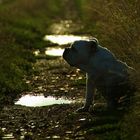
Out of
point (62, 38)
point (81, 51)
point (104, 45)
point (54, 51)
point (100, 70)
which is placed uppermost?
point (62, 38)

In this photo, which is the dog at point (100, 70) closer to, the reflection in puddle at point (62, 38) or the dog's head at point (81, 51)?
the dog's head at point (81, 51)

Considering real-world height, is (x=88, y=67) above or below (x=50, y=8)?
below

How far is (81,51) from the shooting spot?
1093 cm

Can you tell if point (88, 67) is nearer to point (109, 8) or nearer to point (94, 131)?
point (94, 131)

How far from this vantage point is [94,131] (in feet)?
31.8

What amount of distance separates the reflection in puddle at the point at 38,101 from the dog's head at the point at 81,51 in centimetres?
148

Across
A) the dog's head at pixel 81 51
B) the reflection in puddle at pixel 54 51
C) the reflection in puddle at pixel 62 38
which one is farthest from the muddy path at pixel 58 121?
the reflection in puddle at pixel 62 38

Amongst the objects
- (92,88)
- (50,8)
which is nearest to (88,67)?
(92,88)

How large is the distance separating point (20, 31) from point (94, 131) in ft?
51.6

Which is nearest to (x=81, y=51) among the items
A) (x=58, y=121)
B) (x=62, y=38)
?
(x=58, y=121)

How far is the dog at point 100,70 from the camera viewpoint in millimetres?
10859

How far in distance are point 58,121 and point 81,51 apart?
51.0 inches

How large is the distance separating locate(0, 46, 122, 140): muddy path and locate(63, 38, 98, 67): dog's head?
0.93m

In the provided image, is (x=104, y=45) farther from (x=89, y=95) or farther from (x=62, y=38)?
(x=62, y=38)
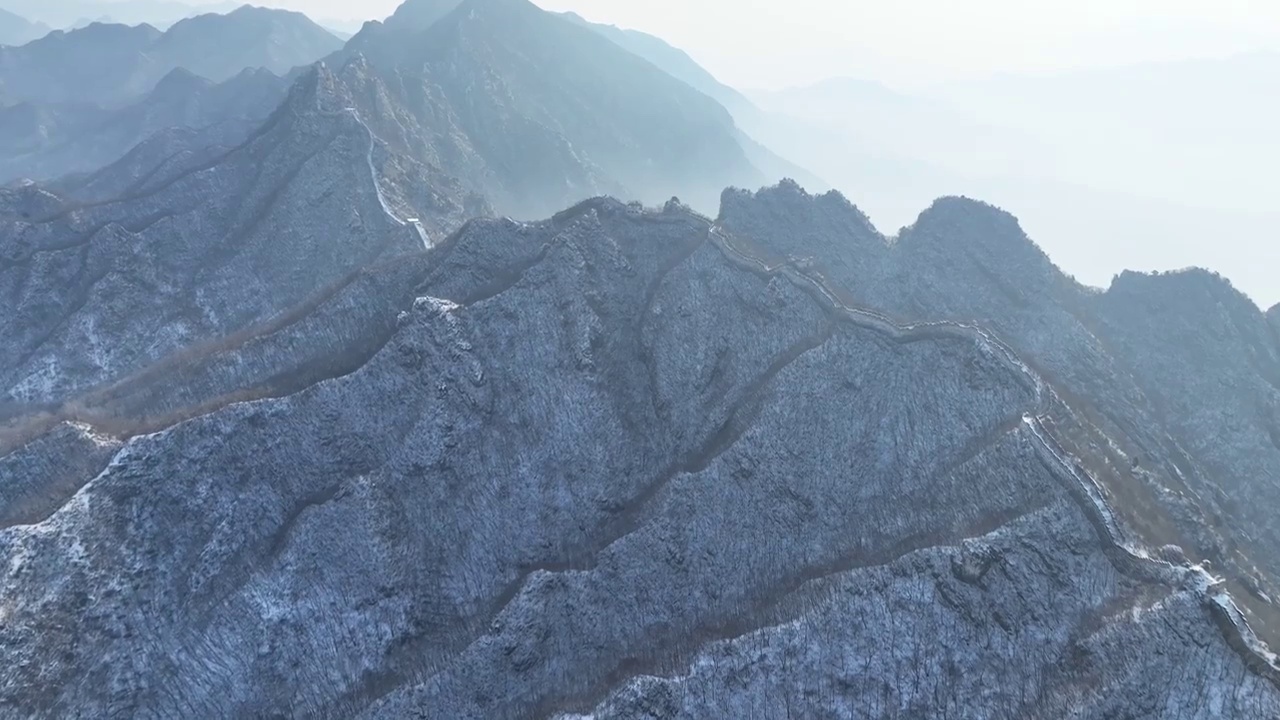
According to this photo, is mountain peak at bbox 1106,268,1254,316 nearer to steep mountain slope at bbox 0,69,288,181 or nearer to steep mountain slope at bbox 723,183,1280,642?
Result: steep mountain slope at bbox 723,183,1280,642

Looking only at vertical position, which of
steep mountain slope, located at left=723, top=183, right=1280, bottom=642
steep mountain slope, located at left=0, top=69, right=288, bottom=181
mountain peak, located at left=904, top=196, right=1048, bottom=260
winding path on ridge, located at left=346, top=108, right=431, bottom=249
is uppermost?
mountain peak, located at left=904, top=196, right=1048, bottom=260

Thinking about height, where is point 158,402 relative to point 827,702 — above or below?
below

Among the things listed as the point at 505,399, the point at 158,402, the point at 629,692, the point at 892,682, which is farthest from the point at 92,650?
the point at 892,682

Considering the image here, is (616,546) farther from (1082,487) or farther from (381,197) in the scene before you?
(381,197)

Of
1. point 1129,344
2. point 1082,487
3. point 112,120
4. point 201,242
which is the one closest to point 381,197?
point 201,242

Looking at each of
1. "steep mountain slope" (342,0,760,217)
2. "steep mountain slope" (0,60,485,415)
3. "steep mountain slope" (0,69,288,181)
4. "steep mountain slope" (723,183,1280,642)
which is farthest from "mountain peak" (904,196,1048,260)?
"steep mountain slope" (0,69,288,181)

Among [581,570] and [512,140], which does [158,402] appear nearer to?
[581,570]
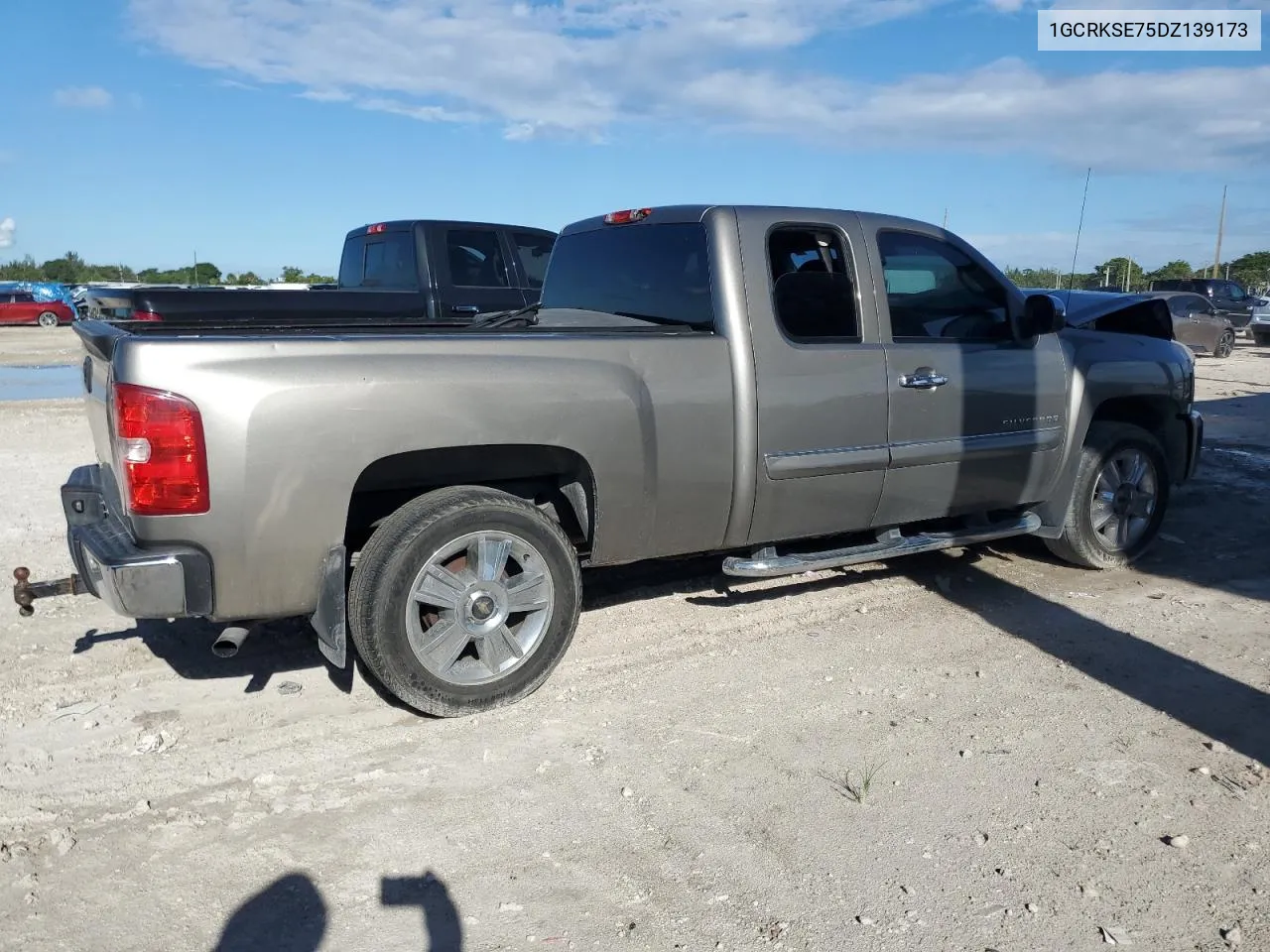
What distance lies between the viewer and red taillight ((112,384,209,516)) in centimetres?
323

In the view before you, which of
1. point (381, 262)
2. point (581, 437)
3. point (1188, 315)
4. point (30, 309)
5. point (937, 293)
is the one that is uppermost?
point (381, 262)

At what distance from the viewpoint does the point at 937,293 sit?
17.0 ft

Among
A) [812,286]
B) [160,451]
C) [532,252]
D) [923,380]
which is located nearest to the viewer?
[160,451]

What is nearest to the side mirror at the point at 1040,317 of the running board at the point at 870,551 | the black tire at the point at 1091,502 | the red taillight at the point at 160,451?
the black tire at the point at 1091,502

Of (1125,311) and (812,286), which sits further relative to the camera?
(1125,311)

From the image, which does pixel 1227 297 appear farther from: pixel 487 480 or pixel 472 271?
pixel 487 480

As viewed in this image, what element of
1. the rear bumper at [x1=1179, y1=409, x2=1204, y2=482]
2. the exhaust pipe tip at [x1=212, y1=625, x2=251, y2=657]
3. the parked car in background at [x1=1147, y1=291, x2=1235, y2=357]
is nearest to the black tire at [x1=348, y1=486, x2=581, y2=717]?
the exhaust pipe tip at [x1=212, y1=625, x2=251, y2=657]

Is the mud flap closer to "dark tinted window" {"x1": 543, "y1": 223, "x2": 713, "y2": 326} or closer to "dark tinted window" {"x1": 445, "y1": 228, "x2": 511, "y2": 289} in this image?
"dark tinted window" {"x1": 543, "y1": 223, "x2": 713, "y2": 326}

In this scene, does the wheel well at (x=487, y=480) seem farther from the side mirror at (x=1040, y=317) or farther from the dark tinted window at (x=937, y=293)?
the side mirror at (x=1040, y=317)

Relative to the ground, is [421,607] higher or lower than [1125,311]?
lower

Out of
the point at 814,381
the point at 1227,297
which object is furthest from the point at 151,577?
the point at 1227,297

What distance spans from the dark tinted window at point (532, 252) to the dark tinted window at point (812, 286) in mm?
5913

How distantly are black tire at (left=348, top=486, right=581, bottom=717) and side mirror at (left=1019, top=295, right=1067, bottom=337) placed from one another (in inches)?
108

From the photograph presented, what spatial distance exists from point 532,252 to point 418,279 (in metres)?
1.32
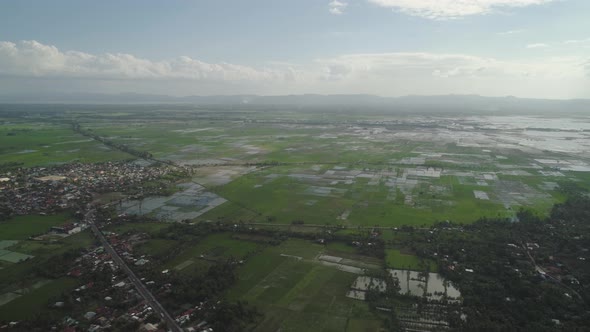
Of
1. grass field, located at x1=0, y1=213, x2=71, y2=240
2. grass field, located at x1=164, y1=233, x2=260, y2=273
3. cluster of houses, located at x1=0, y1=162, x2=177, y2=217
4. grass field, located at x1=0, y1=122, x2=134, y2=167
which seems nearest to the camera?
grass field, located at x1=164, y1=233, x2=260, y2=273

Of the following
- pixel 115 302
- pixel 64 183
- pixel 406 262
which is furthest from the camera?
pixel 64 183

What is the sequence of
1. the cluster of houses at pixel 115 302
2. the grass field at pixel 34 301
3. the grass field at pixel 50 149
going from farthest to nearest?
1. the grass field at pixel 50 149
2. the grass field at pixel 34 301
3. the cluster of houses at pixel 115 302

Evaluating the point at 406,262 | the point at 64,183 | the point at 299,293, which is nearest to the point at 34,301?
the point at 299,293

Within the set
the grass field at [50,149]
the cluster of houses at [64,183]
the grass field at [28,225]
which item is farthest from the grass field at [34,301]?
the grass field at [50,149]

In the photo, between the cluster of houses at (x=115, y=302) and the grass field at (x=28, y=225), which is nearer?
the cluster of houses at (x=115, y=302)

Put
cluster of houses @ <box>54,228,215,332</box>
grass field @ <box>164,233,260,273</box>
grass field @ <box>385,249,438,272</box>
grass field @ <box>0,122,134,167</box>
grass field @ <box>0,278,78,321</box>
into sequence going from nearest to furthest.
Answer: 1. cluster of houses @ <box>54,228,215,332</box>
2. grass field @ <box>0,278,78,321</box>
3. grass field @ <box>385,249,438,272</box>
4. grass field @ <box>164,233,260,273</box>
5. grass field @ <box>0,122,134,167</box>

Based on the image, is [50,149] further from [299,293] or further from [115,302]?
[299,293]

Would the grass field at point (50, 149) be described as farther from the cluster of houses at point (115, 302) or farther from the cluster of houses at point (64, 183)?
the cluster of houses at point (115, 302)

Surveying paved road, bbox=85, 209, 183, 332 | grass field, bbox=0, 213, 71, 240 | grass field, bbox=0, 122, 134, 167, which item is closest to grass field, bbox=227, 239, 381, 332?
paved road, bbox=85, 209, 183, 332

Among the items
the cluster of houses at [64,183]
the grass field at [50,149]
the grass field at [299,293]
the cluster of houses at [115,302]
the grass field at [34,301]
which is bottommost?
the grass field at [34,301]

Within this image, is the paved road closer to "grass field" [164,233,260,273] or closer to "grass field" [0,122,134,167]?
"grass field" [164,233,260,273]
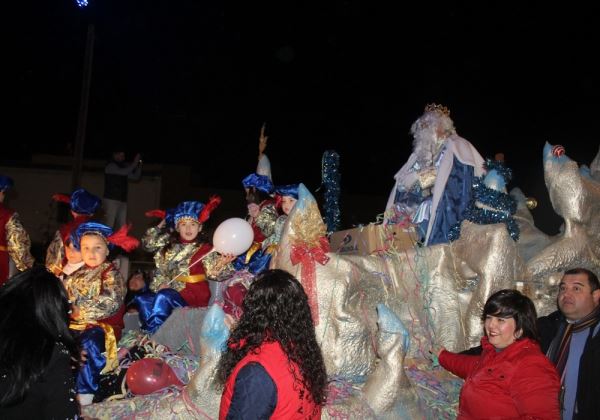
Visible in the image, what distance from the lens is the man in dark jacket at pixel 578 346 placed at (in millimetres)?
3020

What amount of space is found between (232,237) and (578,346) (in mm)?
2760

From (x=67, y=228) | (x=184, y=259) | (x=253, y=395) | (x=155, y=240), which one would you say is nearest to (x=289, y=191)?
(x=184, y=259)

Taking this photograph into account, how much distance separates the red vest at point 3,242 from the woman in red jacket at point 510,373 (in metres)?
4.83

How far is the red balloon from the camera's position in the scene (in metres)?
3.83

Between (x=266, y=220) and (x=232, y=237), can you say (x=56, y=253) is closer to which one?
(x=232, y=237)

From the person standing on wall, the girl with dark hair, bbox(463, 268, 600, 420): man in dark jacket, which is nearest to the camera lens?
the girl with dark hair

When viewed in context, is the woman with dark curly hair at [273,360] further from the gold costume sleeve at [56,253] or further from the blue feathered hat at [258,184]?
the blue feathered hat at [258,184]

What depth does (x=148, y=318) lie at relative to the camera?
15.5 feet

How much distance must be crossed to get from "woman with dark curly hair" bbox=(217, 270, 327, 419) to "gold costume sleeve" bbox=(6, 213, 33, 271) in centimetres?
415

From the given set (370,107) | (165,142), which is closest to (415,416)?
(370,107)

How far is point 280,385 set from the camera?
2184 mm

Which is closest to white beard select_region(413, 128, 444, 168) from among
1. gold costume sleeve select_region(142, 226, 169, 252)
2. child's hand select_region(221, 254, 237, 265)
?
child's hand select_region(221, 254, 237, 265)

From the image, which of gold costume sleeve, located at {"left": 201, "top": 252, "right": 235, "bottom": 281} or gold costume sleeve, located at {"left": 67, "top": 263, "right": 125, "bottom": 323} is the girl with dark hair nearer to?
gold costume sleeve, located at {"left": 67, "top": 263, "right": 125, "bottom": 323}

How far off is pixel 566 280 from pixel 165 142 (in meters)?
13.8
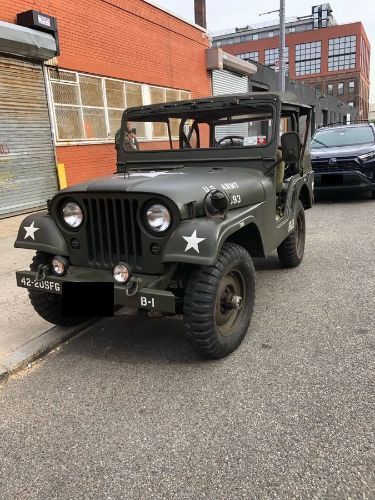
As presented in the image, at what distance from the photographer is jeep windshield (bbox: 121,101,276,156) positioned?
14.1 ft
....
PROBLEM STATEMENT: Starting at the beginning of the material and ending with the line that contains "51.0 inches", put each line into a JSON list of strings, one string per line, omitting blank lines and the pictures.

RESPONSE FOR THIS EXERCISE:
[
  "Out of",
  "point (62, 38)",
  "point (81, 51)",
  "point (104, 45)",
  "point (54, 51)",
  "point (100, 70)",
  "which is placed uppermost?",
  "point (62, 38)",
  "In this photo, which is the dog at point (100, 70) closer to, the reflection in puddle at point (62, 38) or the dog's head at point (81, 51)?",
  "the dog's head at point (81, 51)",
  "Considering real-world height, is (x=88, y=67) above or below (x=50, y=8)?",
  "below",
  "How far is (81,51) from the shooting spot?",
  "1093 cm",
  "Can you tell if point (88, 67) is nearer to point (109, 8) or nearer to point (94, 131)?",
  "point (94, 131)",
  "How far from this vantage point is [94,131] (in feet)?",
  "31.8",
  "What amount of distance separates the reflection in puddle at the point at 38,101 from the dog's head at the point at 81,51 in centimetres?",
  "148",
  "Across",
  "A) the dog's head at pixel 81 51",
  "B) the reflection in puddle at pixel 54 51",
  "C) the reflection in puddle at pixel 62 38",
  "which one is farthest from the muddy path at pixel 58 121?",
  "the reflection in puddle at pixel 62 38",
  "Amongst the objects",
  "- (92,88)",
  "- (50,8)",
  "which is nearest to (88,67)?",
  "(92,88)",
  "How large is the distance separating point (20, 31) from point (94, 131) in ft?",
  "51.6",
  "Which is nearest to (x=81, y=51) among the items",
  "A) (x=58, y=121)",
  "B) (x=62, y=38)",
  "?",
  "(x=58, y=121)",
  "How far is the dog at point 100,70 from the camera viewpoint in millimetres?",
  "10859",
  "How far in distance are point 58,121 and point 81,51 apart?",
  "51.0 inches"
]